**What is asked:** Copy out the lines below word for word, everything from the line containing "Of the two items" down to the line containing "2.86 meters", both included.

Stored dataset items
'''

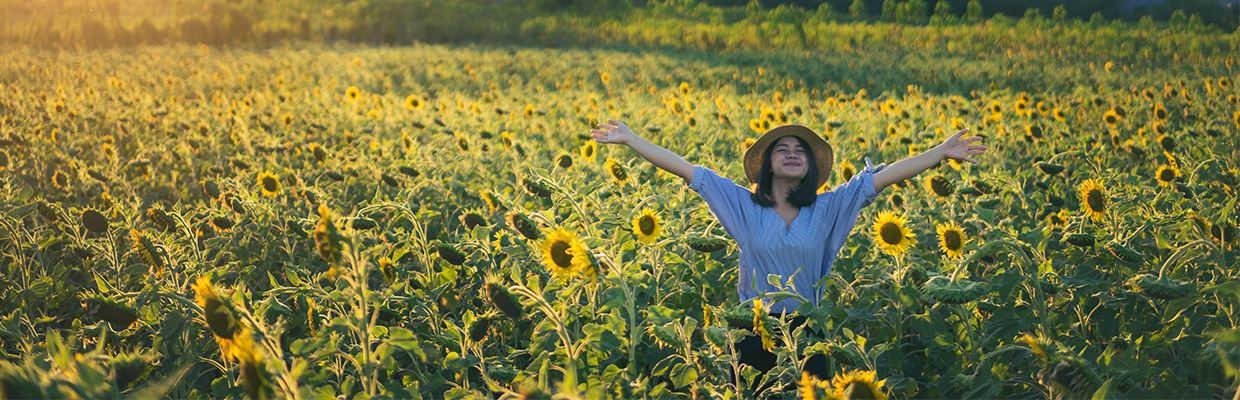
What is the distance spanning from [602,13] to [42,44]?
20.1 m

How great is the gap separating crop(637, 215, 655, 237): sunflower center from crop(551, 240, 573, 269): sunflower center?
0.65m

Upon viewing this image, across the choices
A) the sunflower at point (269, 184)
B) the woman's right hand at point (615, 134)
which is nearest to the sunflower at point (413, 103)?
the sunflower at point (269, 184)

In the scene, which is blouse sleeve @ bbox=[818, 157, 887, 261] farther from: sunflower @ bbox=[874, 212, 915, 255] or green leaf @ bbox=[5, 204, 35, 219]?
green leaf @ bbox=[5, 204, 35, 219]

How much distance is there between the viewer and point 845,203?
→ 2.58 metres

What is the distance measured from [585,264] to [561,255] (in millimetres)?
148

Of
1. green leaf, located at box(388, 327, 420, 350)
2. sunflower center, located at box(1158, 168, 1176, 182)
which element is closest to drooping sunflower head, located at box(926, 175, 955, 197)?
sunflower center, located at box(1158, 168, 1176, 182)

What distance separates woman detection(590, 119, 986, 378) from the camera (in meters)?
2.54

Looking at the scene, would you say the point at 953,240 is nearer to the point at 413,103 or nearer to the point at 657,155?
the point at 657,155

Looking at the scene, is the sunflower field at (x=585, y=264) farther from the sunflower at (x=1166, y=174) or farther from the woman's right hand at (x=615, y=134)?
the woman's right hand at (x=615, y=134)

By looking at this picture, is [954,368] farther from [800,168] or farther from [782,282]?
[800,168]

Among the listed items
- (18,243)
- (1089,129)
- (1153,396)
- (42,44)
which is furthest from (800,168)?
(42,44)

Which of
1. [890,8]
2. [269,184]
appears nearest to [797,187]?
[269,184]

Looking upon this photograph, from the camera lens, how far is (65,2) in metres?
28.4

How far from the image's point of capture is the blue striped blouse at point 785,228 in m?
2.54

'''
'''

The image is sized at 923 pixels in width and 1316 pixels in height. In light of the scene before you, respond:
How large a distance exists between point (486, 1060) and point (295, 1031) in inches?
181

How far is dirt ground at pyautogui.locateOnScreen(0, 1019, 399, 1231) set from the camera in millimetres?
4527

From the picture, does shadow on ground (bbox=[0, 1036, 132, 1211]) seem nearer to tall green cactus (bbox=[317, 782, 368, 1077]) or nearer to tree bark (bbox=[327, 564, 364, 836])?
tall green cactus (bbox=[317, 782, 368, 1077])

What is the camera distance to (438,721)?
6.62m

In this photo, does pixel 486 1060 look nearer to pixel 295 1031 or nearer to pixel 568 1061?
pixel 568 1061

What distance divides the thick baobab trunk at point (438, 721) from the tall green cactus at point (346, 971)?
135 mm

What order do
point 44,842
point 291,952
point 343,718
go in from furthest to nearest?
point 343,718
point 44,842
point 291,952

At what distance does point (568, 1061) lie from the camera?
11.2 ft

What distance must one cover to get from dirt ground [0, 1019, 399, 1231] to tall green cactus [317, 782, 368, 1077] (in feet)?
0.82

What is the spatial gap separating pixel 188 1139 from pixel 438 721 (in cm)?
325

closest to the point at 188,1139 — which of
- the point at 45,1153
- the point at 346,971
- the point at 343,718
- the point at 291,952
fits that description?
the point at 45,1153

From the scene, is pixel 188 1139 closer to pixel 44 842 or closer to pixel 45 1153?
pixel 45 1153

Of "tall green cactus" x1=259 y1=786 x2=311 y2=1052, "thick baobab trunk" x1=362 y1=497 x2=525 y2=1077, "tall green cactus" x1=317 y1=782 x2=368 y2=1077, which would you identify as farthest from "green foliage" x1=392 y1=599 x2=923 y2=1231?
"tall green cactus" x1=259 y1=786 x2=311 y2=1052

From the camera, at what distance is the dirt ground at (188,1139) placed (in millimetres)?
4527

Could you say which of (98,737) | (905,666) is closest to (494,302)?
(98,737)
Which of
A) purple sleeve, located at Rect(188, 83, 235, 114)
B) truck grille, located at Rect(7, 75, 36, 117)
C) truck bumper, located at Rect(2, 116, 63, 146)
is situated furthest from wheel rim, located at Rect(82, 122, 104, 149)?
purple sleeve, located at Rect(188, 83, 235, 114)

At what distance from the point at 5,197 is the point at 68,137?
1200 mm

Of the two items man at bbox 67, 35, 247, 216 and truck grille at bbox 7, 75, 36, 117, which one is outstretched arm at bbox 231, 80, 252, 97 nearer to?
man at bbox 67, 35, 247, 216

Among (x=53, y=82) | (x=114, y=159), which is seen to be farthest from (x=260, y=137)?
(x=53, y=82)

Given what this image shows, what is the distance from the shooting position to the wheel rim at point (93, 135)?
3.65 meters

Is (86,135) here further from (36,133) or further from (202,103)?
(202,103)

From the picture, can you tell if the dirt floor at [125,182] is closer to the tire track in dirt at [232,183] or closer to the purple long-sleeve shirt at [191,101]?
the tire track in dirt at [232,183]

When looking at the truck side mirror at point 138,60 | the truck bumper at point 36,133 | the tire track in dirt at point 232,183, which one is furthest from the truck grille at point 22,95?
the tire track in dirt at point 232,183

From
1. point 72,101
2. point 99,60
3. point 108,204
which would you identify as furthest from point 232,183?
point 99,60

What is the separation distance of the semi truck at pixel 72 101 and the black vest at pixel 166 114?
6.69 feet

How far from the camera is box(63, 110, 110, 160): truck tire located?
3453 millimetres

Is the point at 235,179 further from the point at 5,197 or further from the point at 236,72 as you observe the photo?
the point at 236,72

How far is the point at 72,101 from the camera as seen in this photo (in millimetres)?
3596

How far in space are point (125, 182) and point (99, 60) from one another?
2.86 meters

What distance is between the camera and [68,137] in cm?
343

'''
'''

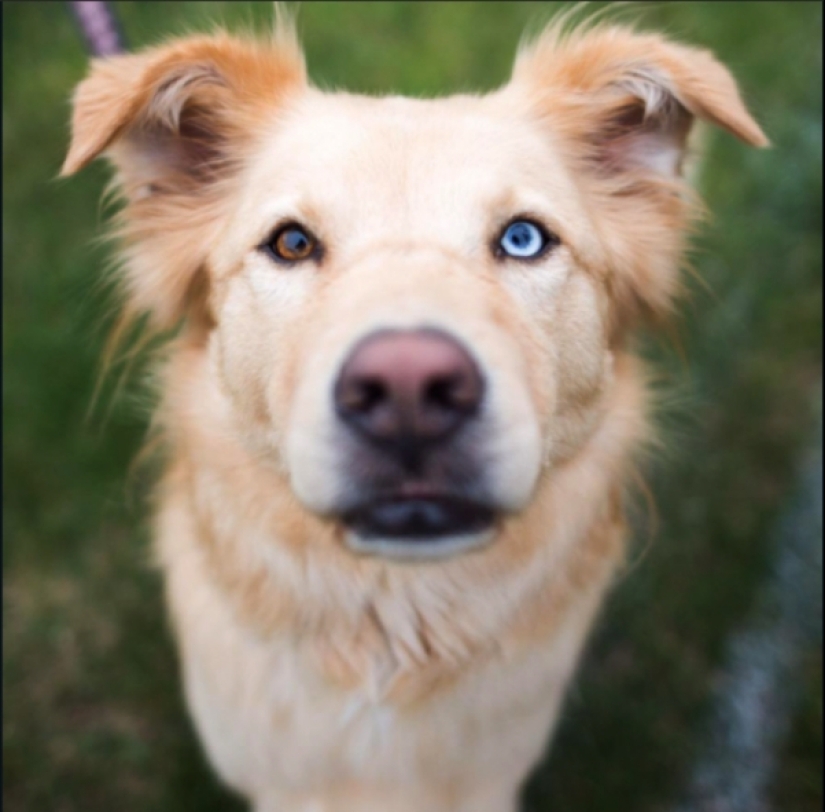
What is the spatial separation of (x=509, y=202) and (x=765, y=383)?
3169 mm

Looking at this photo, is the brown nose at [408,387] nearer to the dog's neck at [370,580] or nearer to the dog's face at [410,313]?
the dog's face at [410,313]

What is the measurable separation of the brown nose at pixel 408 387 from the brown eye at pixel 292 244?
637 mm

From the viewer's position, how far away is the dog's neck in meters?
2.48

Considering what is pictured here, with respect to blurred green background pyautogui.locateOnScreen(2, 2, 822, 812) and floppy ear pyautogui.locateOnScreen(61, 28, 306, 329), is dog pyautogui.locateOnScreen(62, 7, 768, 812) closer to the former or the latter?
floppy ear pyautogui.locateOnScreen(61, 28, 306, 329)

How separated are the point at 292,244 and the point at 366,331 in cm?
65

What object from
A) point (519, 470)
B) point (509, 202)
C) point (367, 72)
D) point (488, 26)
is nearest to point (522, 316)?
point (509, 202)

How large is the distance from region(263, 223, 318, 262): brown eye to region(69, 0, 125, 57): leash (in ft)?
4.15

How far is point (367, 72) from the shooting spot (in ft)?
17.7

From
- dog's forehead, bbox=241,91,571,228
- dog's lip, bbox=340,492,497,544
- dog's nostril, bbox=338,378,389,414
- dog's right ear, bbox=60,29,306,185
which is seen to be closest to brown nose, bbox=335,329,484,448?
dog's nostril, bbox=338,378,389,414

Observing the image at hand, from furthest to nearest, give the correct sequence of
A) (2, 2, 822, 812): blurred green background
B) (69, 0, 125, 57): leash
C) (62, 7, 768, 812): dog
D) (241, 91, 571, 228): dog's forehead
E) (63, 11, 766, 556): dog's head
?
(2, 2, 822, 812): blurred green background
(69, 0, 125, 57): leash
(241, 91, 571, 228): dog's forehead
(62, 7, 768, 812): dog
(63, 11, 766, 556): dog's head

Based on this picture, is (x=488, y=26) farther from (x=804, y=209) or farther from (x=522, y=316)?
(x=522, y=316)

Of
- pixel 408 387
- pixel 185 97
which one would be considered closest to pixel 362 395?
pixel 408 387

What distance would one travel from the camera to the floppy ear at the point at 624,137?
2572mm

'''

**Exercise answer:**
Of the two items man at bbox 67, 35, 247, 216 and truck grille at bbox 7, 75, 36, 117, which one is outstretched arm at bbox 231, 80, 252, 97 nearer to?
man at bbox 67, 35, 247, 216

Among (x=53, y=82) | (x=114, y=159), which is seen to be farthest from (x=260, y=137)?
(x=53, y=82)

Given what this image shows, what is the distance from the shooting position to the wheel rim at point (93, 135)?
3.65 meters

Is (86,135) here further from (36,133) or further from (202,103)?
(202,103)

From the picture, can you tell if the dirt floor at [125,182] is closer to the tire track in dirt at [232,183] or closer to the purple long-sleeve shirt at [191,101]?
the tire track in dirt at [232,183]

When looking at the truck side mirror at point 138,60 | the truck bumper at point 36,133 | the tire track in dirt at point 232,183, which one is furthest from the truck grille at point 22,95?
the tire track in dirt at point 232,183

From
1. point 72,101
2. point 99,60
3. point 108,204
which would you identify as furthest from point 232,183?
point 99,60

What is the separation distance of the semi truck at pixel 72 101 and the black vest at pixel 166 114?
6.69 feet

How far from the camera is box(63, 110, 110, 160): truck tire located?
3453 millimetres

Is the point at 235,179 further from the point at 5,197 or further from the point at 236,72 as you observe the photo?
the point at 236,72

How far is the point at 72,101 from the camera as seen in this photo (in millimetres)?
3596

How far in space are point (125, 182) and point (99, 60) from one another?
2.86 meters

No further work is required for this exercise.